10 thoughts on “Management Tactic #58: A Modest Proposal”

  1. First, ew…

    Second, punctuation then emoticon in my opinion.

    Third, I don’t see the men changing themselves as often as would be needed.

    What about space underwear in which the waste gets vacuumed into a little backpack that gets emptied at the end of the day?

    Very weird post, Jamey. 🙂

    • Emma–True, that is a messy topic. I think the type of diapers depends on how eco-friendly the company is. At my office, we try to use disposal products as little as possible, so I guess we’ll be washing our cloth diapers at home every night.

  2. Last Friday I was staring at the empty back wall of my cubicle, and decided to give it a little more character. I’ve read and saved excerpts from several different books on business tactics and innovation in the last few years. I chose certain short passages, copied them into Microsoft Word, and printed them out for my cube wall to see if it would help motivate me, my employees, and stimulate conversation amongst us. I had some extra space to fill, so I went to your blog, Jamey, and chose a few of your Management Tactic posts to join my board of wisdom (hopefully this is ok with you—I’m giving you full credit, I promise!). Some of my favorite posts like Fingerpointing, The Value of Facetime, I Am Responsible, Don’t Make Lemonade and Make Yourself Obsolete are now present for everyone in my department to read and comment on.

    I checked the blog this morning, and as the page was loading, I noticed it was another post Management Tactic category. I was so excited! Would this be another gem to add to the wall? Before I read any of the text, I noticed the photo, and a few questions immediately sprang to mind. “What is going on here? Are those urinals? What do urinals have to do with business management? Is that Ben Stiller?” So I eagerly read the post, looking for enlightenment and answers to these nagging questions.

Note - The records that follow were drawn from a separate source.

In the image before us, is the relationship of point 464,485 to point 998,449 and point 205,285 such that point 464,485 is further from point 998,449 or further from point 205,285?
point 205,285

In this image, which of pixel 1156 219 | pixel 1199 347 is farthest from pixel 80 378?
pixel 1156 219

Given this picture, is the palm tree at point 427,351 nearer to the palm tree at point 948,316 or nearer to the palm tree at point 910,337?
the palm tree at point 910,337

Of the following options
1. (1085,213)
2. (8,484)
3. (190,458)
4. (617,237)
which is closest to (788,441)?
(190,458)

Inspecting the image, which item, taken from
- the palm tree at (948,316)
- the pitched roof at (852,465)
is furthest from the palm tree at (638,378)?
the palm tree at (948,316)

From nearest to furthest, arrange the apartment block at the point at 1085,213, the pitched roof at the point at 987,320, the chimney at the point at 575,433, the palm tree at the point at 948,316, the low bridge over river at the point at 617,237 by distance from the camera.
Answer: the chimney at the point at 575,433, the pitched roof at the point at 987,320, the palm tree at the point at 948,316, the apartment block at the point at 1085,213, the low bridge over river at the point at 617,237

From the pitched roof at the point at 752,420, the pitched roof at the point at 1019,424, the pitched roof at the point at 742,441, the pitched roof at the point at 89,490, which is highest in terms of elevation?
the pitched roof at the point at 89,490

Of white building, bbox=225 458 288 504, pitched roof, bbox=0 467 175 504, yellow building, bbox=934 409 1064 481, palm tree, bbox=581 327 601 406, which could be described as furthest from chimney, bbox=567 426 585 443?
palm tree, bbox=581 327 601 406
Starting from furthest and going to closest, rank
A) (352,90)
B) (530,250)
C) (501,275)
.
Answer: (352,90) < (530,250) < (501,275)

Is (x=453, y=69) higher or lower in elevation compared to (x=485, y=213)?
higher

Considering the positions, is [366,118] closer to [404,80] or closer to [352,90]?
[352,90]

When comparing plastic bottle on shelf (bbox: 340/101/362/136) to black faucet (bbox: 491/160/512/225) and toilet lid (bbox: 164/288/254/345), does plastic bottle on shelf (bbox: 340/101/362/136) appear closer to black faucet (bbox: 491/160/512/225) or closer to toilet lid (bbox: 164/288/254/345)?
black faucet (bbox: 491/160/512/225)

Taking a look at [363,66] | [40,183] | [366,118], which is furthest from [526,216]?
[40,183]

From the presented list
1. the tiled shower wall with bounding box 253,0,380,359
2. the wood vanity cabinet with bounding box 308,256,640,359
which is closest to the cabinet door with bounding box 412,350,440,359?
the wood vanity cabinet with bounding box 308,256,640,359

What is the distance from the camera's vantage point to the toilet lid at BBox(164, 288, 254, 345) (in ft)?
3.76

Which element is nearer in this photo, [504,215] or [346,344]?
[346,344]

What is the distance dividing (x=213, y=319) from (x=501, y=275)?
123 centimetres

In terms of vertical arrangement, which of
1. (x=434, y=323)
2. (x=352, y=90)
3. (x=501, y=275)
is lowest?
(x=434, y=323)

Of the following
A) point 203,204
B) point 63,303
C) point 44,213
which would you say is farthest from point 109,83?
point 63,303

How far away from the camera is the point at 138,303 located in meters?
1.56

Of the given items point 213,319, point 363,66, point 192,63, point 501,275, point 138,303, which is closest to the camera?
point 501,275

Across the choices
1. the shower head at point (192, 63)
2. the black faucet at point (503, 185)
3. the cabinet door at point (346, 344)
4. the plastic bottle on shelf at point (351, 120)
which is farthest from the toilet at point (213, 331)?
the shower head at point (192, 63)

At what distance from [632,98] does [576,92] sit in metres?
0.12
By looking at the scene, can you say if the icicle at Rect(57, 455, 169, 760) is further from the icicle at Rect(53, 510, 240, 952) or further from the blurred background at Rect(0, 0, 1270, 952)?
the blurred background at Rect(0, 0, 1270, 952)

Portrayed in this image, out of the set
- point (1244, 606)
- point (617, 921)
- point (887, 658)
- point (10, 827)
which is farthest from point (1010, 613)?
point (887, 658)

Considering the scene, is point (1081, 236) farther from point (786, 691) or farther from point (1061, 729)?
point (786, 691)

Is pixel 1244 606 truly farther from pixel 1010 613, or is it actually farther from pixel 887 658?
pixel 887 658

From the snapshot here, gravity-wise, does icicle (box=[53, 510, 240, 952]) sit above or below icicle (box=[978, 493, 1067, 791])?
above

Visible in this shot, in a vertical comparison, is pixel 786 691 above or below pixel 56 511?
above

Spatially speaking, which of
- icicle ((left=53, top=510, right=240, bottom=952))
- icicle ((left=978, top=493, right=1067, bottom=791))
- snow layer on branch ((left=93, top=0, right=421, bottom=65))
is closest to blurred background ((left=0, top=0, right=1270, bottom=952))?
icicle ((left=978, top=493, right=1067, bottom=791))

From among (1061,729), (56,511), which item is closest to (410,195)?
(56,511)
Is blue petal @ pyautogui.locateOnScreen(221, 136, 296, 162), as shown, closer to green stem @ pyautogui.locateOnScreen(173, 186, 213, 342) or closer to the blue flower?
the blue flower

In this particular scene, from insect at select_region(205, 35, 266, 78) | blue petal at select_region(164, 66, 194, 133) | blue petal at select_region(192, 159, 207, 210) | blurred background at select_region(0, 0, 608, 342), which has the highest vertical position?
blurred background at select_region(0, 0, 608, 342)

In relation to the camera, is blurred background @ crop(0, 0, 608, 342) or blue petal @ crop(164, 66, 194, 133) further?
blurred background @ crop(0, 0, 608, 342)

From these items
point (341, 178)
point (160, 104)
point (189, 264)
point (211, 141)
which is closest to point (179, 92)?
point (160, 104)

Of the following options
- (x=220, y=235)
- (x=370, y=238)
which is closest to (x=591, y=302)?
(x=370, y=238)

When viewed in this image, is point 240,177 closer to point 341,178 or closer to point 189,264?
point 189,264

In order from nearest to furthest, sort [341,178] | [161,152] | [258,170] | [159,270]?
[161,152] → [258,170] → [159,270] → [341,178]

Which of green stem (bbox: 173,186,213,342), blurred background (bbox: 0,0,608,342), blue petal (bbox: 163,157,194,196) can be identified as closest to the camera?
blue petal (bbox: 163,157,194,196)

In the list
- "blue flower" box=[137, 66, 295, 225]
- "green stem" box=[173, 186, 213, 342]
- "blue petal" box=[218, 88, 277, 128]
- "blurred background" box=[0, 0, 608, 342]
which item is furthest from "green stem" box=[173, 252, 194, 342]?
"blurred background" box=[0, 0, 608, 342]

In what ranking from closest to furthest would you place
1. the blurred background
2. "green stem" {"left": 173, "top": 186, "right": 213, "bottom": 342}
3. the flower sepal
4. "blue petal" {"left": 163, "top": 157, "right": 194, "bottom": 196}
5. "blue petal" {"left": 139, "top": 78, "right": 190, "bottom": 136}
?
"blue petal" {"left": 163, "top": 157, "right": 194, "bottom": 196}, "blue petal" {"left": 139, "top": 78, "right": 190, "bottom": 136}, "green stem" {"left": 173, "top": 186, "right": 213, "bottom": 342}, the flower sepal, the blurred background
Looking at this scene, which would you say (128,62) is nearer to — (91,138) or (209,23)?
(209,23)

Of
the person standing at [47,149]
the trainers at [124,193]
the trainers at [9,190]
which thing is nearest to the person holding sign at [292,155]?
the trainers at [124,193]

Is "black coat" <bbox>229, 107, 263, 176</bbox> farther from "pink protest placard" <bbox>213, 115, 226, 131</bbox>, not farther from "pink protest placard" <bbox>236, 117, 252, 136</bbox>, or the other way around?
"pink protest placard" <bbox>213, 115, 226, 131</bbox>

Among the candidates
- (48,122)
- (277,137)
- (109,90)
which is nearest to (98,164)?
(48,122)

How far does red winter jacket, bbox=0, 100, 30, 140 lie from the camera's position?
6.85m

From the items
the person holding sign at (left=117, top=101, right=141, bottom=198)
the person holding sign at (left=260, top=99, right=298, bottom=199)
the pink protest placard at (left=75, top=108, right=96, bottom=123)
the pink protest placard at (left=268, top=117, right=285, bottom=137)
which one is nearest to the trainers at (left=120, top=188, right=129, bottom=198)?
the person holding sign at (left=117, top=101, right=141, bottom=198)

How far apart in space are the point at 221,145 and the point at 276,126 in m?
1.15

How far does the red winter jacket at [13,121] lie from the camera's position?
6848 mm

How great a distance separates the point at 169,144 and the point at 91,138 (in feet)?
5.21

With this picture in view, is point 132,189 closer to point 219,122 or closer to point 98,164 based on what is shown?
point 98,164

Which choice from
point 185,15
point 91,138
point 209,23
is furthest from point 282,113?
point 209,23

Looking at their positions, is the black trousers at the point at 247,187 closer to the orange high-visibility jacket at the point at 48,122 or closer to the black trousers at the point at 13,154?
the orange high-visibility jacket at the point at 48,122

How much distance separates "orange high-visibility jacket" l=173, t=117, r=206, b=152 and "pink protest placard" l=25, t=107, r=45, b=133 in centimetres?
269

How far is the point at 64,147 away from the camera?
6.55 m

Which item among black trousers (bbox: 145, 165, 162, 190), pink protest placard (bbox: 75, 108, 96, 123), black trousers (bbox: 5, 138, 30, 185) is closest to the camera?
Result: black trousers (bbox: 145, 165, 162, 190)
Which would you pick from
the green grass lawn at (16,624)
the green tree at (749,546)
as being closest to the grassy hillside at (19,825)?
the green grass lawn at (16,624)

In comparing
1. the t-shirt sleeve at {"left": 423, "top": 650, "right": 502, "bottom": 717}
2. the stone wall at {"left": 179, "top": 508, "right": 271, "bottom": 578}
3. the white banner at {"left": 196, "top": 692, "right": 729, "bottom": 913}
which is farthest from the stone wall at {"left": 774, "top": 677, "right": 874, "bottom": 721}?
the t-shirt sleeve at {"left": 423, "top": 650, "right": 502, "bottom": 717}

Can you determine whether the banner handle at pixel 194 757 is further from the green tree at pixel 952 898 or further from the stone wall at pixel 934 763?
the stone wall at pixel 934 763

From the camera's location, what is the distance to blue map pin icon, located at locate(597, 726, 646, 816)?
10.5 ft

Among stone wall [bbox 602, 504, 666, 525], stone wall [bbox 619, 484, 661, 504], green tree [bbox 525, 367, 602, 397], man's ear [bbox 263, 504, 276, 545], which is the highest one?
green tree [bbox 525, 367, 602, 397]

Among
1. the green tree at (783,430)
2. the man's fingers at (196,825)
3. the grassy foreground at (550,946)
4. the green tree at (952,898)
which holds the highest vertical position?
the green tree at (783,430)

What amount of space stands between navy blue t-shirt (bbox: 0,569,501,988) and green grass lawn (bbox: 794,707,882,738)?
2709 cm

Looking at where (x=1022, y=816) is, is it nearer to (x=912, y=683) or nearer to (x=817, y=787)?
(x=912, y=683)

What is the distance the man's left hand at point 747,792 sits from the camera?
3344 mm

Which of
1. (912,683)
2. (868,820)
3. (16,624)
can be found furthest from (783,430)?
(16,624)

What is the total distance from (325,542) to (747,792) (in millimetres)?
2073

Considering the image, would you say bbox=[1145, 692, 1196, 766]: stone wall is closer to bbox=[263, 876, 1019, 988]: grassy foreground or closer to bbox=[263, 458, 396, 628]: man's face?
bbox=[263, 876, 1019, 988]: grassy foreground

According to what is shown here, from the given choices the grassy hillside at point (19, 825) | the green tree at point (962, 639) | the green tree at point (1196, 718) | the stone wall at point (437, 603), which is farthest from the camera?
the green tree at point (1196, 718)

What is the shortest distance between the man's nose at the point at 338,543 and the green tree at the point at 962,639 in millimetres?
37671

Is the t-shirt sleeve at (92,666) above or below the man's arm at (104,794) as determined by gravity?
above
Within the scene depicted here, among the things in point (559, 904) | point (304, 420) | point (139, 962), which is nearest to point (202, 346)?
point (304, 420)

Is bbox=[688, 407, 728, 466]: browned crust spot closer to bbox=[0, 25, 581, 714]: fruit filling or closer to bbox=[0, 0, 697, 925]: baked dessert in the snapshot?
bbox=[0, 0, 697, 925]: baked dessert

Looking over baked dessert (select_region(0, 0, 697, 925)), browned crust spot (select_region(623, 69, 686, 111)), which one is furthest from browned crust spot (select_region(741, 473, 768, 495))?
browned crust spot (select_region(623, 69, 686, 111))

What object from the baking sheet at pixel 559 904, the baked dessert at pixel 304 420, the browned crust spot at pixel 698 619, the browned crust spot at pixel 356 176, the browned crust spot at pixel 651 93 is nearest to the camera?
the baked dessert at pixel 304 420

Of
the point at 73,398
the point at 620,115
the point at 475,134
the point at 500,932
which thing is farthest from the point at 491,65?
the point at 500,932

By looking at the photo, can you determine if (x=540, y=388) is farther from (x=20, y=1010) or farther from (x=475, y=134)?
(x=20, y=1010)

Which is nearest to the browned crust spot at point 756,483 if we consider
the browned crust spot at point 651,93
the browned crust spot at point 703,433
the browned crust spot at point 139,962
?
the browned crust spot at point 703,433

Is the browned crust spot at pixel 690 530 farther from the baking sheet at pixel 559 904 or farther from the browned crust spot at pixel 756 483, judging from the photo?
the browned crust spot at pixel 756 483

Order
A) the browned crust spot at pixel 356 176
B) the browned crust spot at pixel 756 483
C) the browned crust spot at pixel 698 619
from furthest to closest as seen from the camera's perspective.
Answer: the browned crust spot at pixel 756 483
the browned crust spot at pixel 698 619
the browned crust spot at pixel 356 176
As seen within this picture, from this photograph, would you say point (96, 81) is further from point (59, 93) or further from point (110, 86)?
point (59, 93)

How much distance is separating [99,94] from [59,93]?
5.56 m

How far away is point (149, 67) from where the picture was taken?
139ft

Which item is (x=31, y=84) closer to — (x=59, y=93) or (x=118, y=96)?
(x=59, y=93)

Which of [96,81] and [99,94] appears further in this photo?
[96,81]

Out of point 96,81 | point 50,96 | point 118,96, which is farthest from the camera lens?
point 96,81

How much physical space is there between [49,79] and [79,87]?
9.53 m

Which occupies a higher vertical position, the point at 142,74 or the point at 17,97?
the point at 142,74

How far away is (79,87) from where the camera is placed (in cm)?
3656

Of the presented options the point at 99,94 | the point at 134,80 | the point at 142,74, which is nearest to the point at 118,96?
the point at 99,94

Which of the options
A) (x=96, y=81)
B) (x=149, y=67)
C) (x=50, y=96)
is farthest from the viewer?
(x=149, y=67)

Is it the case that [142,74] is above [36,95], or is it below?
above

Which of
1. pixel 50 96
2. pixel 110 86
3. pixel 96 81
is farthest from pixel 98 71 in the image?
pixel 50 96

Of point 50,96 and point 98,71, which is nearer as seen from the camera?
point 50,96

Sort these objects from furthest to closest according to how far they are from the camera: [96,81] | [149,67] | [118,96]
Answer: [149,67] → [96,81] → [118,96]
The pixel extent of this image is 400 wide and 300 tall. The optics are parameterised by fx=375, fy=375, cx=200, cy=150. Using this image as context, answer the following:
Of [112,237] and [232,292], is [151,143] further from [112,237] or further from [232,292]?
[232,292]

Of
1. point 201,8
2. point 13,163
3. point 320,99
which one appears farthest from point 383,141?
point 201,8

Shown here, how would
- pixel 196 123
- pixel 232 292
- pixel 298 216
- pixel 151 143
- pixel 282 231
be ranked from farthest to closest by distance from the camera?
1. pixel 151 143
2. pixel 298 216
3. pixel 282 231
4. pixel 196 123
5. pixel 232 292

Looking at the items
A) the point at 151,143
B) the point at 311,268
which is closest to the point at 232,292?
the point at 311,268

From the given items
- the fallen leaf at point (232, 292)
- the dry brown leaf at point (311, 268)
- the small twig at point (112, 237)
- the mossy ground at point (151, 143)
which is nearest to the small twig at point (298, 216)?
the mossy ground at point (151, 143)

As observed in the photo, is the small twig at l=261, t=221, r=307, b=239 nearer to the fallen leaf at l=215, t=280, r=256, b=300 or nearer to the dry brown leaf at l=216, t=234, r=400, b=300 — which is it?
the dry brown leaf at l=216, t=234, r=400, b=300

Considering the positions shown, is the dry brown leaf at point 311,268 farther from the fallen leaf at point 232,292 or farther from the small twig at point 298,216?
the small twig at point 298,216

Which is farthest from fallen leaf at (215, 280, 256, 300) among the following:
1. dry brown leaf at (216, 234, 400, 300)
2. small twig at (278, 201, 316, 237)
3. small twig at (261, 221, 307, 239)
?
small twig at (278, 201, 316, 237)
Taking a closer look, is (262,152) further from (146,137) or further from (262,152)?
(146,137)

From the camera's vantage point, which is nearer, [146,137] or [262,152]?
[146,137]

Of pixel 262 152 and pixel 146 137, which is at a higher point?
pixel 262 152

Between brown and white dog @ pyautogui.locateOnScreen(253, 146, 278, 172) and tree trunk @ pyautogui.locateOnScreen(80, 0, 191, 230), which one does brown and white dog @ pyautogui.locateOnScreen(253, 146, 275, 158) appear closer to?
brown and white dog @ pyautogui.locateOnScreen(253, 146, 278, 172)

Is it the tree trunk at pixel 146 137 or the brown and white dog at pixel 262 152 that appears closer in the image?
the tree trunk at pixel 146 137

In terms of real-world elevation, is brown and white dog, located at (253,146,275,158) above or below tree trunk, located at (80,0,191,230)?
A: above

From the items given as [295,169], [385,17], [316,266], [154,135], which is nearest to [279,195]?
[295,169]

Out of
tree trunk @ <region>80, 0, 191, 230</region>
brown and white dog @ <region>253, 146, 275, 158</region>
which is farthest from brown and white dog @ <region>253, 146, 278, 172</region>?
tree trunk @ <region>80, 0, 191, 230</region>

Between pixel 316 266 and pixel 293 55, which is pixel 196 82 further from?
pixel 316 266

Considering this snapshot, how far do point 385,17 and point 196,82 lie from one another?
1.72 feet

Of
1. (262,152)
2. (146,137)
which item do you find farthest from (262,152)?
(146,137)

    I think I can now confidently say that today’s post is not going to join the “wall of wisdom”, unless I’m looking for a reason to get HR to schedule a meeting with me! 😛 (another vote for emoticon after punctuation)

    P.S. Please tell me the part about texting people to tell them you’re in the bathroom was a joke as well!

    • Katie–I’m extremely honored to make it onto your Wall of Wisdom! And I agree, this post most certainly does not belong. 🙂 Back when I started the “Management Tactics,” I thought I’d make them all tongue in cheek. There was still wisdom in the posts, but often the reader was supposed to do the opposite of what I was saying. After a while I decided to give actual leadership advice in a more straightforward way while still adding a little humor here and there.

      But every once in a while I have to hearken back to the good ole days. 🙂

  3. Ok, practical reasons why this is silly.
    1) Cost of TP + Cost of bowl water < Cost of any diaper + cleaning or disposal.
    2) Time spent to wipe bunghole 1x/poop 0).
    3) Increase in Sick leave and health benefits, due to lack of un-hygenous atmosphere
    Finally, I already put up with too much of your shit. Now we’re all having to stew gaseous pools of each other’s dung. It makes that freshly shampooed poop smell, seem like a summer meadow.

    Emoticons have evolved from punctuation as Homo Sapien from Neandertal. But more like the relationship between letters and the words they create, punctuation alone rarely communicate meaning, where the combination of punctions into a recognizable emoticon can express some meaning, usually an emotion. The completion of that meaning may then need to be punctuated. I’d say yes, punctuation is needed after emoticons.